The other major industry player, shrank the rolls, started shipping them, wasn't quite sure when the adapters would be ready and didn't quite know how they were going to distribute them once they arrived.
What, no one in the whole company thought "Gee, if we ship the toilet paper before we ship the adapters, that paper is just going to fall on the ground and the customer will be PISSED." No one? Bueller?
To make it worse, now that two weeks worth of phone calls and e-mails from pissed off customers and panicky distributors have settled down, this same company calls me to say "Um, we've actually located some stock of the older, larger sized rolls -- about 56,000 cases and we were wondering if you wanted to distribute that to your customers."
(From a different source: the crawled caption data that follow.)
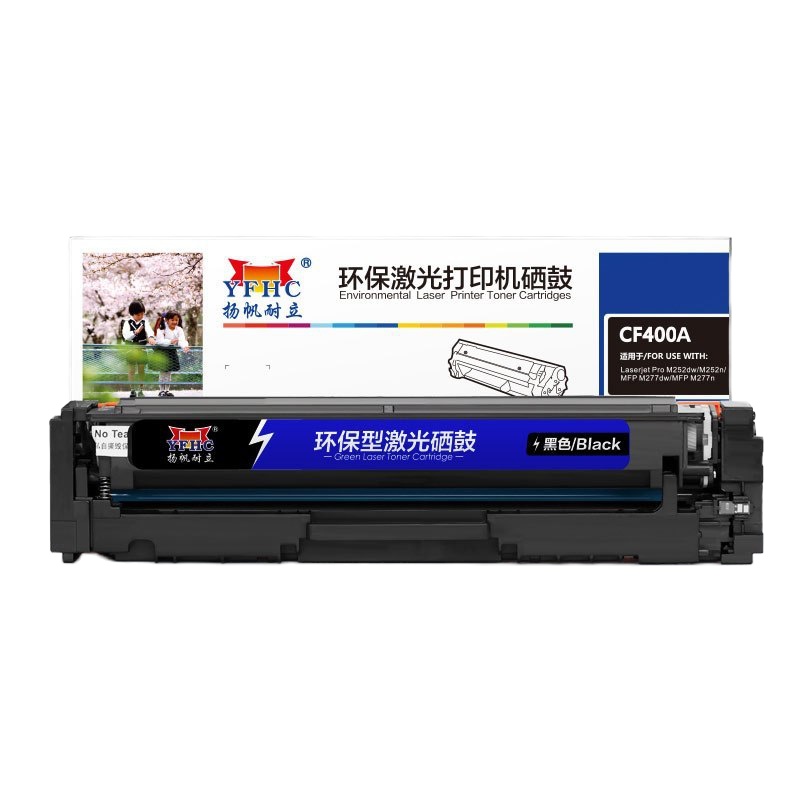 扬帆耐立(YFHC) CF400A(201A) 硒 鼓(计价单位:只)黑色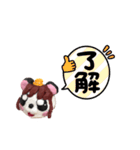 オリジナルパンコちゃんスタンプ5（個別スタンプ：35）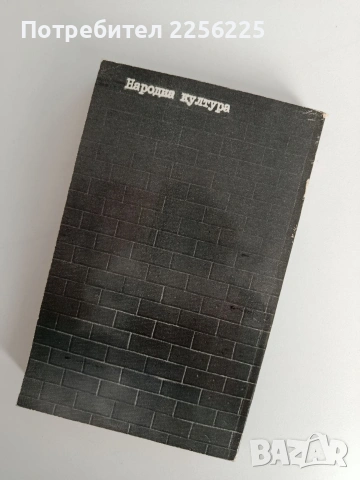 Замъкът, снимка 7 - Художествена литература - 53075312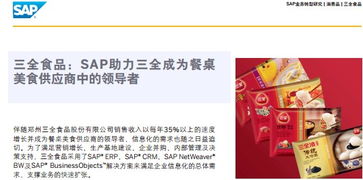 數字化轉型利器 食品行業ERP軟件與SAP信息化管理解決方案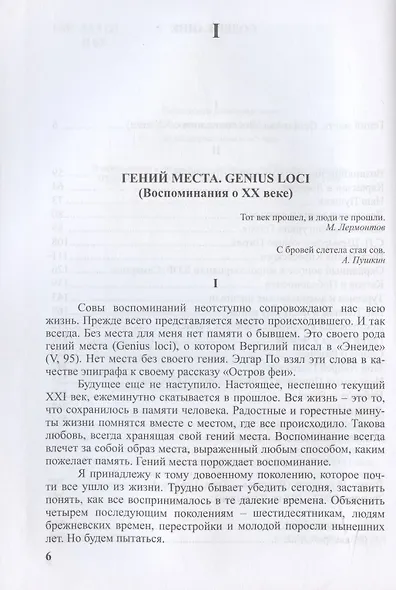 Гений места в русской литературе - фото 3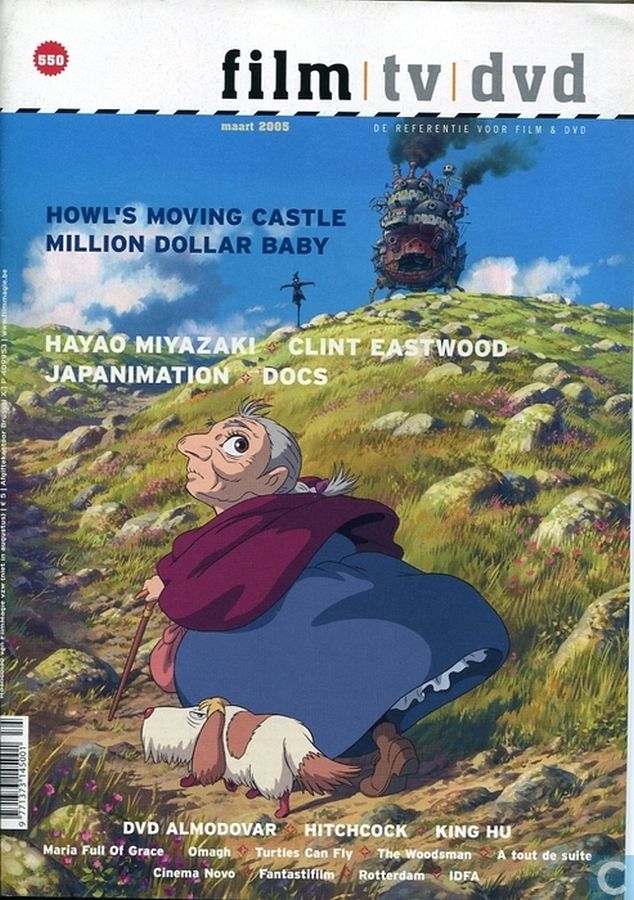 FILM EN TELEVISIE magazine side cover Issue 550 March 2005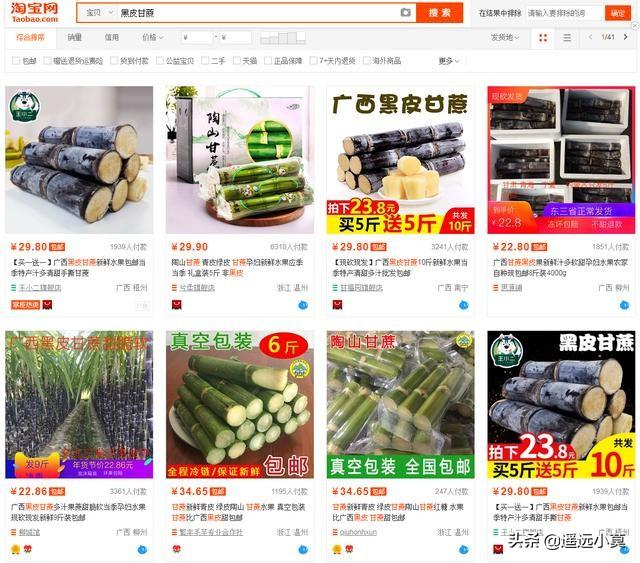 在农村什么农产品适合网上销售？做电商选对农产品可以少奋斗几年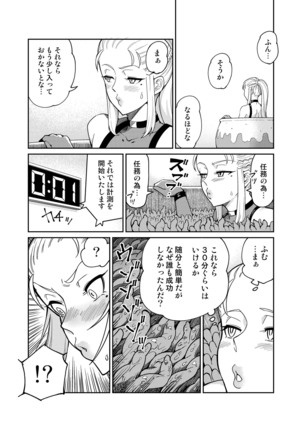 潜入せよ！触手研究所。 Page #9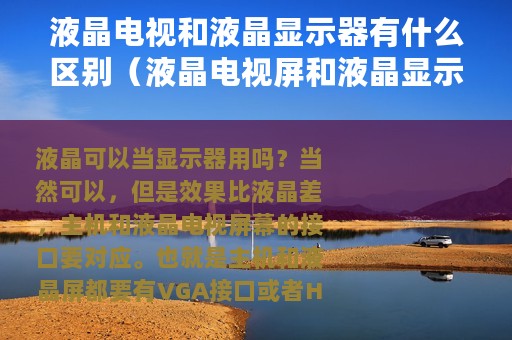 液晶电视和液晶显示器有什么区别（液晶电视屏和液晶显示器的区别）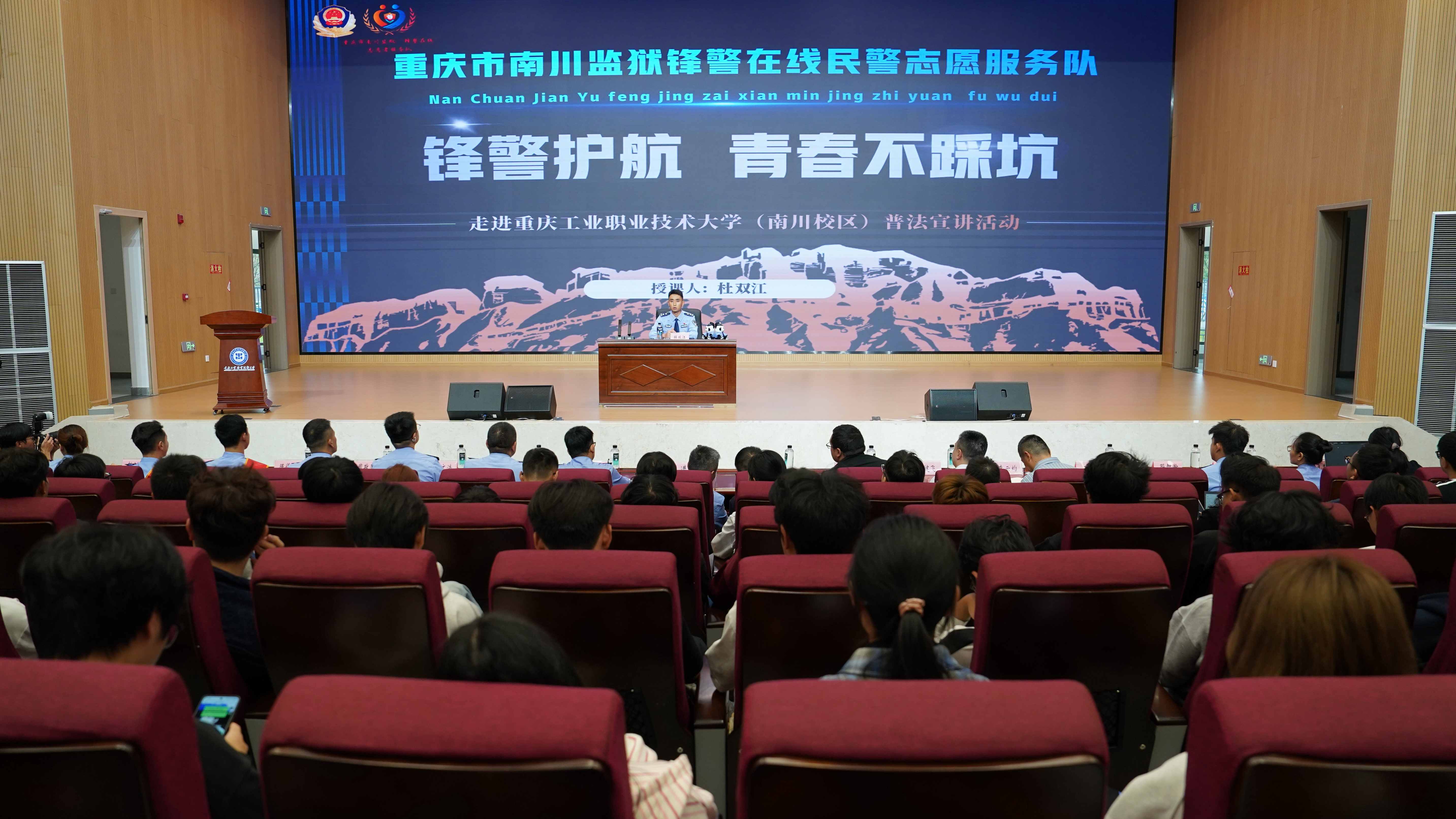 “锋警在线”进校园，为青春筑牢法治防线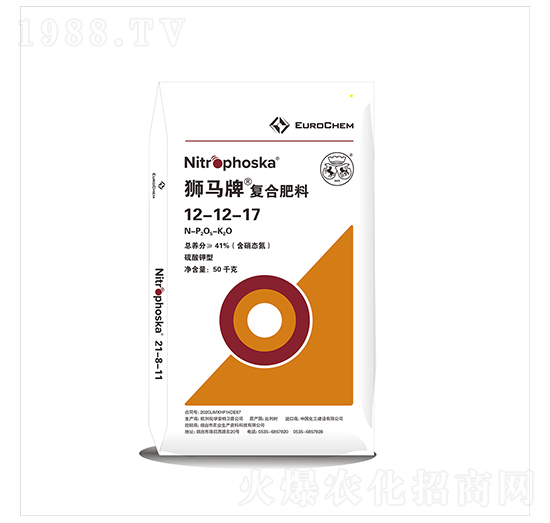 獅馬復(fù)合肥12-12-17-眾德集團(tuán)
This is like coming around the corner and finding Santa smoking a ciggie. I dunno, I expect a large multinational corporation to be evil, maybe, but not grossly incompetent. This is the sort of thing that could happen at Virginia Faire because we're all volunteers, running around like nutcases, trying to get things done in our 20 minutes of free time a day, never making/having enough time to communicate effectively....
But these guys have procedures. Meetings. Powerpoint demonstrations! No e-mail goes un-CC'ed to fewer than half a dozen people. Clearly, size and scope is no proof against the stupid.
I just have this vision of someone somewhere looking for those last two cases of product #1542 and thinking "Gee, hey, Joe, what do you suppose are all those boxes back there?"